C# and C++ are both statically typed and strongly typed, although C# more than C++ in practice.


Hard to argue with an argument which isn’t internally coherent.

Poorly, though, and with lots of edge cases and foot guns to make you miserable once your code calls out to numpy or gets some JSON.

Tell me more please: how does one use types in Python? Unfortunately I write Python professionally these days (it is the language that has all the libraries) and hate it with a passion.

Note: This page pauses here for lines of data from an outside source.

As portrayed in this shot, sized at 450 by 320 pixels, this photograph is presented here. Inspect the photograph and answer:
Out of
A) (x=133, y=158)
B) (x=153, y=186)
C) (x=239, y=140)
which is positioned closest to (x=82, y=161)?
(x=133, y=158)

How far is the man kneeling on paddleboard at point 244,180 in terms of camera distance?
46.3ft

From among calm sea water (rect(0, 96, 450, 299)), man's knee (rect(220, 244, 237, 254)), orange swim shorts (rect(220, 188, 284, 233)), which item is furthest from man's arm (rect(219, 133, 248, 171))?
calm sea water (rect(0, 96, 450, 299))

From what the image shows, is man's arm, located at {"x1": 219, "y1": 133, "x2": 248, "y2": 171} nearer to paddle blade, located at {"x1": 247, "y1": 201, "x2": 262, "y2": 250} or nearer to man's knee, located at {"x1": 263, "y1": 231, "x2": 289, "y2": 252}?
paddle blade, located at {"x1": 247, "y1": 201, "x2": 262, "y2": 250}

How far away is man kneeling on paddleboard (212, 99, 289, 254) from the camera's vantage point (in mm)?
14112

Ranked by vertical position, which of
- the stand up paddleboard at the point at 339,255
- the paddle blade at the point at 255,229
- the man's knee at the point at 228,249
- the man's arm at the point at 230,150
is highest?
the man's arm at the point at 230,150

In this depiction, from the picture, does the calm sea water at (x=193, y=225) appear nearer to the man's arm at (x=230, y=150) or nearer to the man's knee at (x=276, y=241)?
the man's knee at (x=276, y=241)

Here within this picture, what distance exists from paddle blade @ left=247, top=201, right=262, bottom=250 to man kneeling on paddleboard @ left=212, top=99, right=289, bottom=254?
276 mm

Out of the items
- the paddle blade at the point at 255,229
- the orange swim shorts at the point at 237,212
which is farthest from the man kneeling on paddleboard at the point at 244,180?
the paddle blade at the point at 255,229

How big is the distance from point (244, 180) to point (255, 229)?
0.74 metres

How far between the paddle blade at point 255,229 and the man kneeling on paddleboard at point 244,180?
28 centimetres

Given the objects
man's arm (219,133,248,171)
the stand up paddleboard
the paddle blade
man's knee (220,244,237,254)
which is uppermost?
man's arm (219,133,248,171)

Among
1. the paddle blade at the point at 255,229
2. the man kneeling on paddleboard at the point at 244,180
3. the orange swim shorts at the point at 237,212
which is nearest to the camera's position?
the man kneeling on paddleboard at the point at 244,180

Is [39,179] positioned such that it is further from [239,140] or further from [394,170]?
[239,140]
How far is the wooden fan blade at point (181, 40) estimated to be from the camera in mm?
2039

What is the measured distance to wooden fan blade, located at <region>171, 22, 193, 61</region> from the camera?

mypy is the simplest/oldest option, look into pyright and ty, too.

install uv and then

    uvx mypy
should do the rest.

If you care about the type of a parameter you can just add an assertion in the method /s

Good luck using static typing to model many real world unit tests for the programming languages people use most. I start with an easy example: those records should be sorted by date of birth. We can move on to more complicated scenarios.

> "records should be sorted by date of birth."

What's wrong with C#'s:

    System.Collections.Generic.SortedList<DoBDateTime, PersonRecord>

?

The comment didn’t claim that types are a stand in for tests either! IMO, they are orthogonal.

The comment explicitly set out to refute the idea "...that unit testing is just as good as type checking" by describing the former as simply inferior.

No. They refuted the claim that "a static type check is just a stand-in for a unit test". That is a claim that you can just remove your type checks and replace them with unit tests at no loss. The comment stated that removing a type check just so you can replace it with a unit test is inferior. The prior state was already pre-supposed to have a type check/type checkable condition that you could replace.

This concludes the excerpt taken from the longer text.